== Supplied text ==
“The definitive book on camping in America. . . . A passionate, witty, and deeply engaging examination of why humans venture into the wild.”—Cheryl Strayed, author of Wild
From the Sierras to the Adirondacks and the Everglades, Dan White travels the nation to experience firsthand—and sometimes face first—how the American wilderness transformed from the devil’s playground into a source of adventure, relaxation, and renewal.
Whether he’s camping nude in cougar country, being attacked by wildlife while “glamping,” or crashing a girls-only adventure for urban teens, Dan White seeks to animate the evolution of outdoor recreation. In the process, he demonstrates how the likes of Emerson, Thoreau, Roosevelt, and Muir—along with visionaries such as Adirondack Murray, Horace Kephart, and Juliette Gordon Low—helped blaze a trail from Transcendentalism to Leave No Trace.
Wide-ranging in research, enthusiasm, and geography, Under the Stars reveals a vast population of nature seekers, a country still in love with its wild places.
|Publisher:||Holt, Henry & Company, Inc.|
|File size:||4 MB|
About the Author
Dan White is the author of The Cactus Eaters: How I Lost My Mind and Almost Found Myself on the Pacific Crest Trail, a NCIBA bestseller and Los Angeles Times "Discovery" selection. He has taught composition at Columbia University and San Jose State. He is the contributing editor of Catamaran Literary Reader and received his MFA from Columbia University. He lives in Santa Cruz, California with his wife and daughter.
Read an Excerpt
Under the Stars
How America Fell in Love with Camping
By Dan White
Henry Holt and CompanyCopyright © 2016 Daniel White
All rights reserved.
Help Me, Henry
How many a man has dated a new era in his life from the reading of a book?
— Henry David Thoreau, Walden
Everyone has an overwhelming influence at a tender age. One person or entity rules over them. For some unfortunates, it's Ayn Rand. For others, it's Paulo Coelho, Viktor Frankl, Judas Priest, or Neil Peart, the drummer and lyricist from the rock band Rush. Henry David Thoreau is an influence that must overcome you when you're young or not at all. Otherwise he cannot infect you. You'll develop immunity. If you pick it up when you're too old, his most famous book, Walden, tastes funny: a treacle pie with too much vinegar. The odd flavor makes sense, considering Thoreau was young, heartbroken, drifty, and confused when he set out to have the experiences that informed the book. That is one reason Walden remains a classic for literary-minded campers, with special appeal to youthful wilderness explorers and aspirants to the simple life. Thoreau speaks to people like my younger self: lumpy, shiftless, bumbling, insecure, unsettled, unfulfilled, and out of step with the times. In proclaiming the woods a refuge, Thoreau, in an offbeat and prickly way, helped generations of nervous Americans fall in love with camping.

== Material provided ==
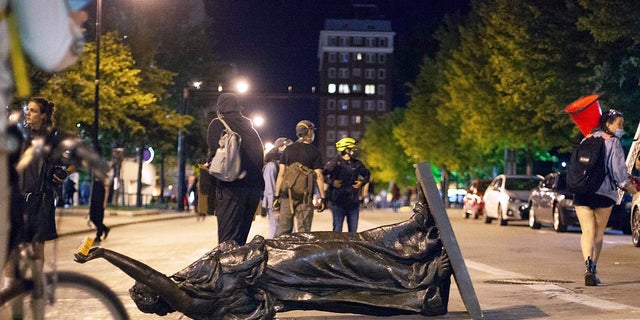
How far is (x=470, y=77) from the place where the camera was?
55156 millimetres

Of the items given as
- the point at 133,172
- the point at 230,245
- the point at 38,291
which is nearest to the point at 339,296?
the point at 230,245

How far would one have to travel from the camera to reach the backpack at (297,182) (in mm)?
14039

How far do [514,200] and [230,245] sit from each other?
82.6 feet

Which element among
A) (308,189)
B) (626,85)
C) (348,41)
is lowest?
(308,189)

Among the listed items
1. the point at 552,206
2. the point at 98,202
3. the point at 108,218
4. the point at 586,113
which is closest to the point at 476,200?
the point at 552,206

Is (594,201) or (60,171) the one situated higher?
(60,171)

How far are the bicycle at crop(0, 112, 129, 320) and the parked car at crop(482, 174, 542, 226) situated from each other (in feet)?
87.3

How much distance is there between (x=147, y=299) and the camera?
7.60 metres

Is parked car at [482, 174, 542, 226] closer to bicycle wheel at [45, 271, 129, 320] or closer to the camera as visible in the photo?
the camera

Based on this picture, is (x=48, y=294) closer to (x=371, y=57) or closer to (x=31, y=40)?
(x=31, y=40)

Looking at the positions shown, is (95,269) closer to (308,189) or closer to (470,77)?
(308,189)

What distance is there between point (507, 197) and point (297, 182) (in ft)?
64.5

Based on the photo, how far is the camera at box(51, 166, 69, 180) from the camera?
814 centimetres

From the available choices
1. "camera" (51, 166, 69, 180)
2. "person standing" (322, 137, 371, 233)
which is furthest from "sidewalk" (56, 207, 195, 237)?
"camera" (51, 166, 69, 180)
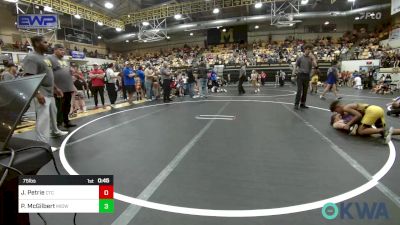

== Exercise details ==
Please reproduce, word for word, the part of the camping book text above that begins with the words "Wide-ranging in research, enthusiasm, and" and ends after "its wild places.".

== Exercise answer ==
Wide-ranging in research, enthusiasm, and geography, Under the Stars reveals a vast population of nature seekers, a country still in love with its wild places.